Far from complaining about it, I’m enjoying its silence and brightness settled in all over everything. I’m pulled into the core of our home, which as we prepare for closing in less than a week, is ever-shrinking.
There’s nowhere to go when it snows like this. It relieves some of the pressure of doing, because we’re limited to what we can do in the house. The task list is shrinking quickly along with the volume of our stuff, so it’s a calm kind of puttering pace of getting ready to move.



The wood stove is blazing away in the living room. It’s cozy.
It’s temporary.

As I was hoisting yet another eight inches of snow off to the side of our driveway, one shovel-full at a time in the bright white glow of my headlamp, I willed myself not to turn my head up to see how much was still left to shovel. We don’t have a giant driveway, but it’s big enough that the job takes one person about two hours.
Longer if I stare too much at how far I have to go.
As I move through the house, I keep having intense flashes of memory, coupled with a feeling of longing, and then letting go. It happens room by room as I’m focusing on one. Bear in mind, that we’re not just moving all of our earthly belongings somewhere. We’re majorly downsizing. We are shrinking what we have to what we really want and need.
(And discovering that the adage about filling up the space you have with stuff is very, very true. Five years turns out to be a lot of years of accumulation – and that’s having culled out quite a bit for Airbnb-ing!).
It is hard to actively dismantle objects which, cumulatively, have come to fit together in a representation of home.

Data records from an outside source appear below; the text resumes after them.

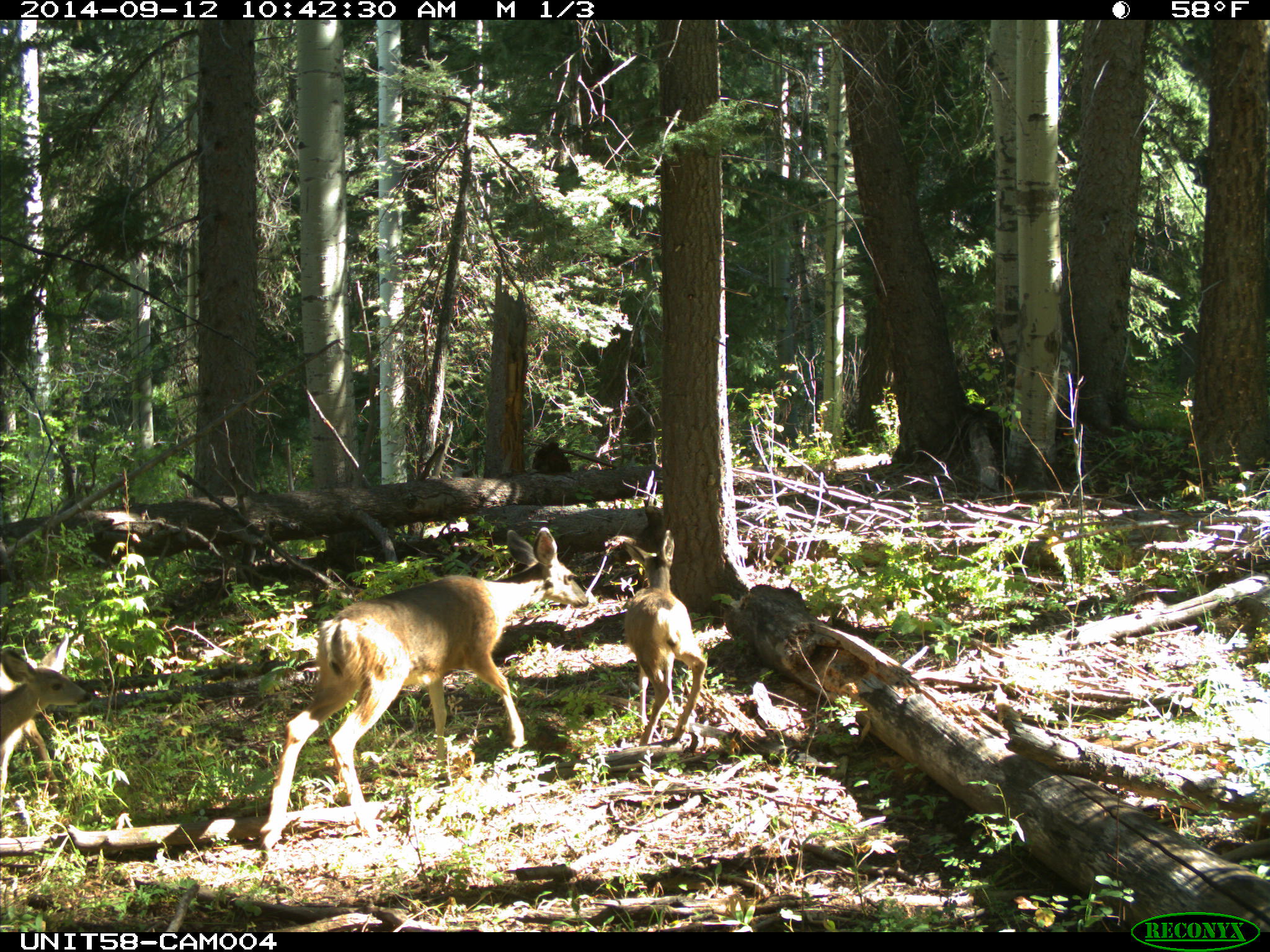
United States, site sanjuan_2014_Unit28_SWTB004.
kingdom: Animalia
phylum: Chordata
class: Mammalia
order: Artiodactyla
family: Cervidae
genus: Odocoileus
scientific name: Odocoileus hemionus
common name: mule deer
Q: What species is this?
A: Odocoileus hemionus (mule deer).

I say that very carefully, because this place has been home, but so many other places are too: friends’ dinner tables, my childhood home, the high desert, the Mobile Art Studio.
When those memories are really hitting me as I’m dismantling and dispersing our belongings, I don’t need the consolation that “home” is, for me, a multitude. But it’s a good reminder of the long term aim. Moment by moment, working on closing out the house is more like shoveling. I let myself feel. I focus on good form as I hoist snow. I am aware of but not daunted by the effort. I enjoy the ability to feel, at all.
I don’t look down the driveway. I don’t dwell on “what if’s”.
It’s all moments. We have been very lucky to have been afforded so many amazing moments in our time in this house. And, by making this decision, we’re opening ourselves up for many more. In the meantime, I’m truly enjoying these snowed in last days here.